Forth argues that the “same forces” that generated prisons, factories, and workhouses in nineteenth-century Britain created colonial camps (alongside convict settlements and other imperial enclosures). We must also consider, however, the reality that the slave ship, the plantation, and its afterlife in the inner city “state of exception” are also foundational and enduring carceral archipelagos.[8] The trajectory of slave ship to slave pen to prison to carceral city/state is one spatial imaginary of enclosure that is a central feature of the racial colonial state (along with the cordoning off and enclosure of Indigenous people that Forth notes in his work), but the futurity of the plantation also contains registers of surveillance, panopticism, racial liberalism, and modernity’s chronotopes (time spaces).[9]

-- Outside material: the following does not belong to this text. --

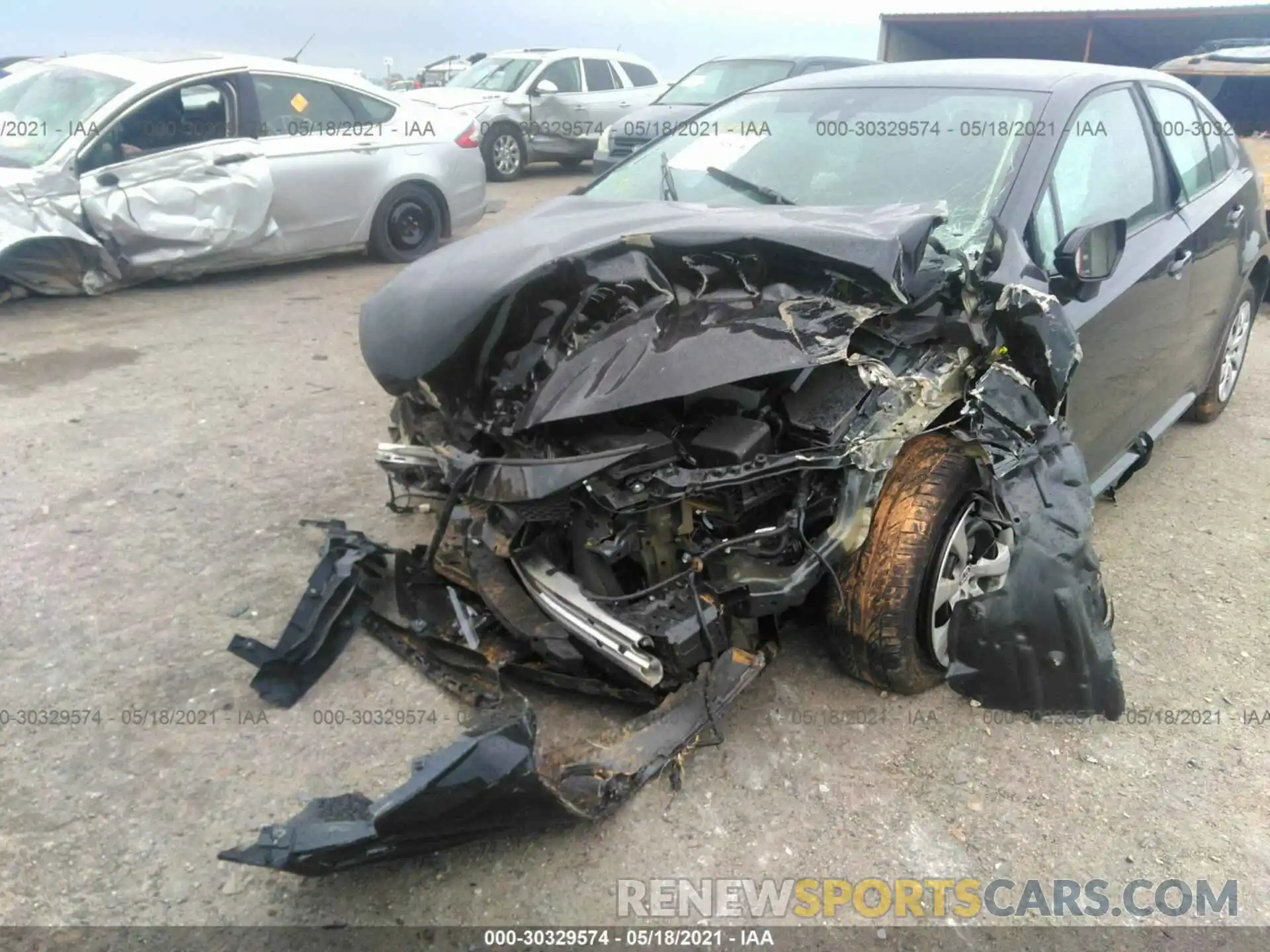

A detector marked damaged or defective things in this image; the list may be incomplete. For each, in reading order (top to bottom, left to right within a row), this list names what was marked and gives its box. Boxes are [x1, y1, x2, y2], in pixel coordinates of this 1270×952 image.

The trajectory of the slave ship, its afterlife, and its characteristics of carcerality and surveillance is relatively straightforward. The slave ship was indeed, to recall Marcus Reidiker’s well-known observation, both a floating garrison and a prison.[10] One could scarcely imagine an analysis of chattel slavery that did not recognize the centrality of surveillance, policing, and the panoptic gaze to the constitution and perpetuation of the institution. And, indeed, much of the historiography of slavery in the Atlantic World has framed the history of the institution as a system of controls. The system of controls that emerged on the plantation constituted a set of foundational technologies of surveillance and carcerality.

Racial liberalism also was a central feature of the British racial empire. The idea that the unruly, the uncivilized, and the unknowable could be made knowable and legible once again can be traced to the histories of the slave ships and their afterlives, where the violent act of enslavement created “slaves,” cargo, and fungible property made legible through the ledgers that marked ship manifests and bills of sale. But it was the promise of the civilizing mission that allowed for the possibility—however remote—that the enslaved could make the slow journey from property to personhood. Lastly, we need to consider the reality that though slavery routinely occupies a space of the “preindustrial” in the historical imagination—it was not, as many scholars have noted. Just as modern capitalism was built in and through the plantation so too were the systems of labour discipline and capitalist modes of production that characterized the industrial age.[11]

Again, what I have presented here are suggestions for what might have been had this work slightly altered its origin story and its course. There is no disputing that Forth has written an outstanding book. It will make an enduring contribution to the ways in which we think about new and innovative ways of mapping and imagining empire. It is clearly an excellent choice for the Wallace K. Ferguson Prize.